Text for analysis below:

We all know why our students should read. Ask any teacher and they will probably tell you that reading builds vocabulary, improves grammar, improves writing skills, and develops critical thinking skills. Readers will tell you that they read because it gives them knowledge, helps them sleep, enhances the imagination, provides entertainment, or takes them ‘away from it all’ when they are feeling stressed.

But reading in a foreign language can feel like work. Tethered to the dictionary, learners often don’t get the same satisfaction from reading in a foreign language that they do in their first language. I recently experienced this myself. Wanting to ‘brush up on my French’, I bought a novel that looked promising. However, after 2 pages I gave up. Why? There were too many unknown words and expressions. It was a chore, not a pleasure.

So, how can we encourage our adult students to read?

1. Ensure they choose the right reading level. Graded readers are ideal for students learning English because they can choose the right level for comfortable reading. A quick way to assess reading level is to read a page from a book. There should be no more than 2-3 unknown words on the page, and students should be able to read steadily and with understanding. Students can also find out their level with this interactive level test. Once they have their level, they can choose a book that interests them out of the many available.

2. Create space for reading and discussion in class. Adult students have busy lives outside of class, so if you are serious about getting them reading, carve out reading time into every lesson. First, put students into groups to discuss what they are reading. Each student gives a short summary of what the book is about and how they like it so far. Next, give students 5-10 minutes of quiet, uninterrupted reading time. Without interfering or adding any pressure, quietly observe the reading behaviour of the students – if they are glued to the dictionary, suggest a lower level reader for this part of your lessons. You may find that students enjoy the quiet reading bit of the lesson the most!

3. Make reading a social experience. Building social relationships is a motivational driver, and many people enjoy talking about what they’ve read, so integrate this into the classroom with reading circles. Put students into groups and ask them to choose one graded reader that they will all read. Assign different roles to each student: discussion leader, summarizer, connector, word master, passage person, and culture collector. You can find out more about these roles in my webinar, or go to the teaching resources site at the Oxford Bookworms Club.

4. Find ways to link books to the outside world. In Sherlock Holmes: The Sign of Four by Sir Arthur Conan Doyle, Holmes takes on a very strange case with links to the Andaman Islands in the Bay of Bengal. As a project, students can learn more about these and other islands – connecting fiction with fact. For non-fiction lovers, there are plenty of graded non-fiction books that are informational and educational. One example is the Factfile about Stephen Hawking. You may know that between 1979 and 2009, Hawkins was the Lucasian Professor of Mathematics at Cambridge University, can you name three other well-known scientists who held this role (answers in the webinar!)?

End of Text for analysis.

◆ **Task description**
From the text on getting adult learners to read, return the passage that starts at the words "So, how can" and ends after the words "the many available.", copied word for word.

Dataset section below:

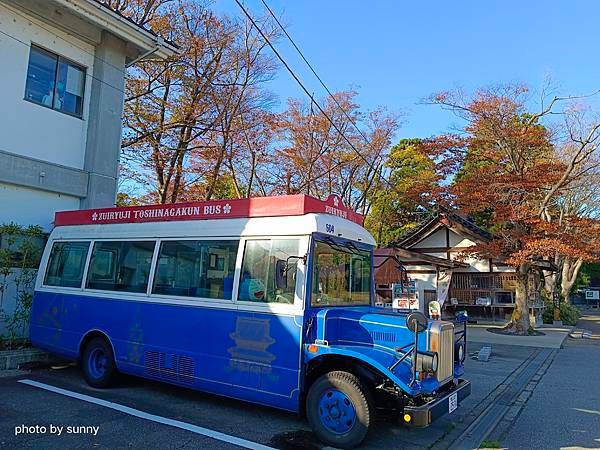 2023冬 日本北陸賞楓行❤富山縣高岡市 國寶高岡山瑞龍寺 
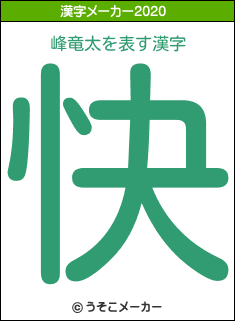 峰竜太の2020年の漢字メーカー結果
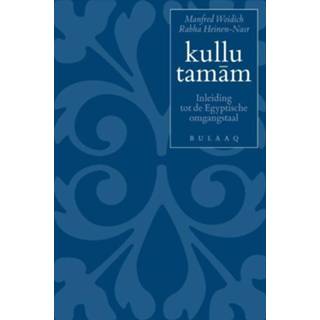 👉 Mannen Kullu Tamam Druk Met Audio - Manfred Woidich, Rabha Heinen Nasr (ISBN: 9789054601906) 9789054601906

End of Dataset section.

◆ **Solution**
So, how can we encourage our adult students to read?

1. Ensure they choose the right reading level. Graded readers are ideal for students learning English because they can choose the right level for comfortable reading. A quick way to assess reading level is to read a page from a book. There should be no more than 2-3 unknown words on the page, and students should be able to read steadily and with understanding. Students can also find out their level with this interactive level test. Once they have their level, they can choose a book that interests them out of the many available.